Prof. Dr. Ika Djatnika, Pakar Penyakit Tanaman, Tim Pakar APPERTANI menyampaikan topik Bahan Alami sebagai Pupuk Organik, Pupuk Hayati dan Pestisida Hayati pada Tanaman Mendukung Pertanian Organik, sebagai langkah menghadapi pupuk maupun pestisida kimia sintetis yang semakin langka dan mahal, disamping tuntutan global clean and green dan pemberlakuan ISO 1400 tentang jaminan kesehatan produksi. Pupuk organik yang telah digunakan a.l.: 1) Pupuk organik kotoran hewan (Kohe): kuda, sapi, kambing, ayam, domba, kascing, kotoran lalat tentara hitam; 2) sisa tanaman; 3) sampah rumah tangga, pasar, limbah ikan; 4) serasah untuk mulsa. Pupuk organik telah digunakan untuk untuk sayuran dan padi. Pupuk hayati mengandung mikroorganisme yang dapat berfungsi sebagai: 1) penambat nitrogen dari udara, 2) peluruh posfat, 3) peluruh kalium, 4) peluruh bahan organik, 5) sebagai fitohormon dan 6) agen pengendali hayati (pestisida hayati).
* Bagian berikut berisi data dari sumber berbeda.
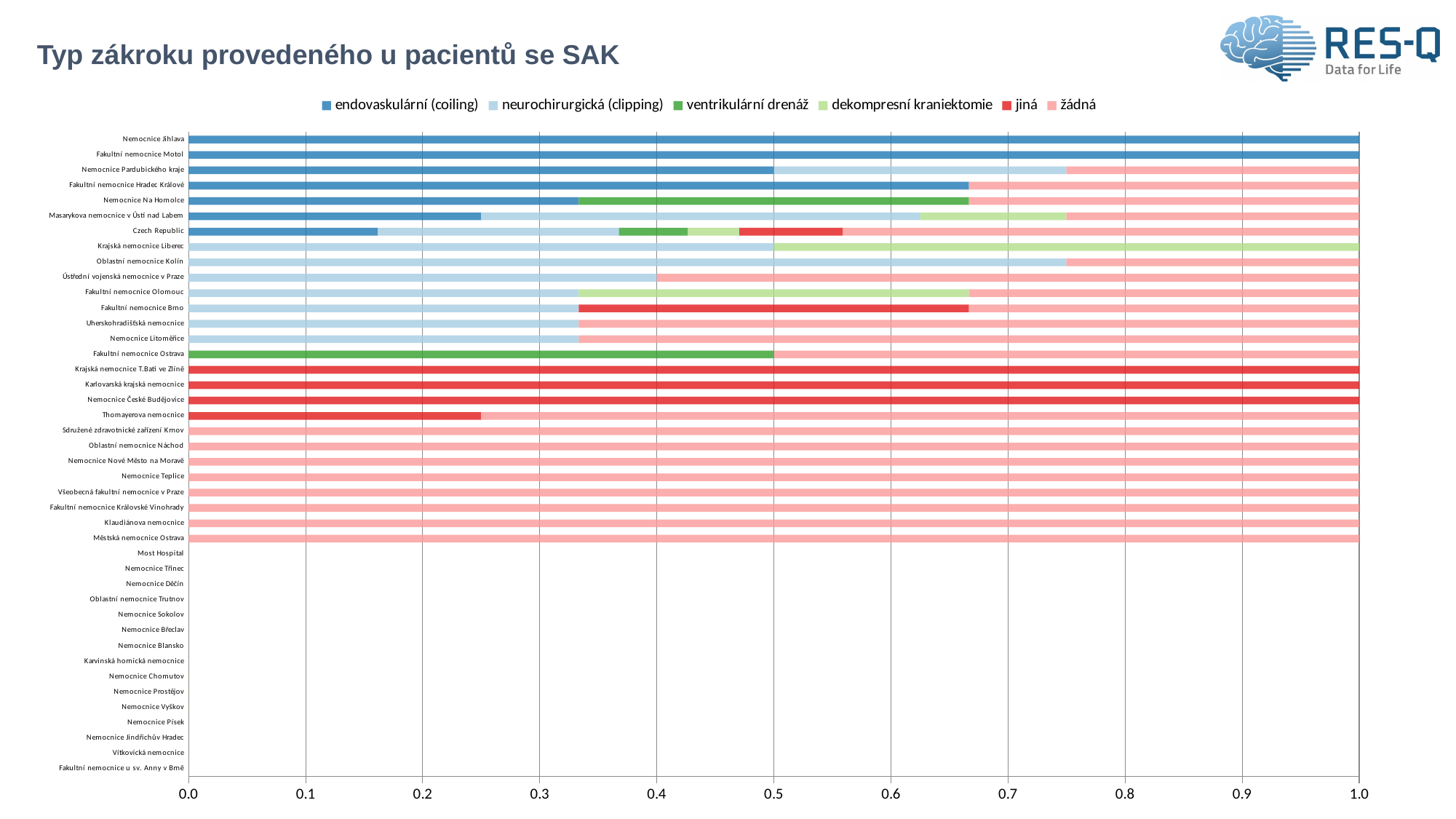
What kind of chart is shown on the slide? bar chart What is the value of endovaskulární (coiling) for Nemocnice Jihlava? 1.0 What is the value of ventrikulární drenáž for Fakultní nemocnice Ostrava? 0.5 Which has the larger endovaskulární (coiling) value, Nemocnice Pardubického kraje or Czech Republic? Nemocnice Pardubického kraje What is the value of neurochirurgická (clipping) for Ústřední vojenská nemocnice v Praze? 0.4 What is the title of the chart? Typ zákroku provedeného u pacientů se SAK How many series does the legend list? 6 Is the value of endovaskulární (coiling) for Fakultní nemocnice Hradec Králové greater or less than 0.6? greater What is the value of jiná for Krajská nemocnice T.Bati ve Zlíně? 1.0 Is the value of endovaskulární (coiling) for Czech Republic greater or less than 0.2? less What is the value of endovaskulární (coiling) for Nemocnice Pardubického kraje? 0.5 What is the value of neurochirurgická (clipping) for Krajská nemocnice Liberec? 0.5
Dr. Ir. Sri Rochayati, M.Sc. Pakar Kesuburan Tanah, Tim Pakar APPERTANI menekankan kembali bahwa kini saatnya mewujudkan pertanian organik dalam mensiasati problema pupuk kimia. Revolusi hijau yang diterapkan pemerintah berhasil membawa Indonesia mencapai swasembada beras, namun menyebabkan ketergantungan terhadap pupuk kimia dan hampir melupakan penggunaan pupuk organik. Penggunaan pupuk kimia/anorganik tidak bijak (berlebihan) berdampak negatif terhadap produktivitas tanaman, lingkungan, dan kesehatan manusia. Sistem pertanian berbasis organik diharapkan dapat meningkatkan produksi dengan pertanian yang ramah lingkungan, meningkatkan kualitas dan kuantitias produksi, dan mengikuti tren gaya hidup “kembali ke alam”. Pertanian organik sesuai dengan SNI 6729:2016 dirancang untuk: 1) mengembangkan keanekaragaman hayati dalam sistem secara keseluruhan; 2) meningkatkan aktivitas biologis tanah;3) menjaga dan mendaur ulang limbah yang berasal dari tumbuhan dan hewan. Pertanian organik tidak memberikan reaksi instan pada meningkatkan hasil-hasil pertanian, tetapi  dalam jangka panjang memberikan solusi bagi tersedianya bahan pangan yang sehat dan sebagai kiat pemecahan masalah  praktis bagi para petani yang  terkendala dengan ketersediaan pupuk kimia.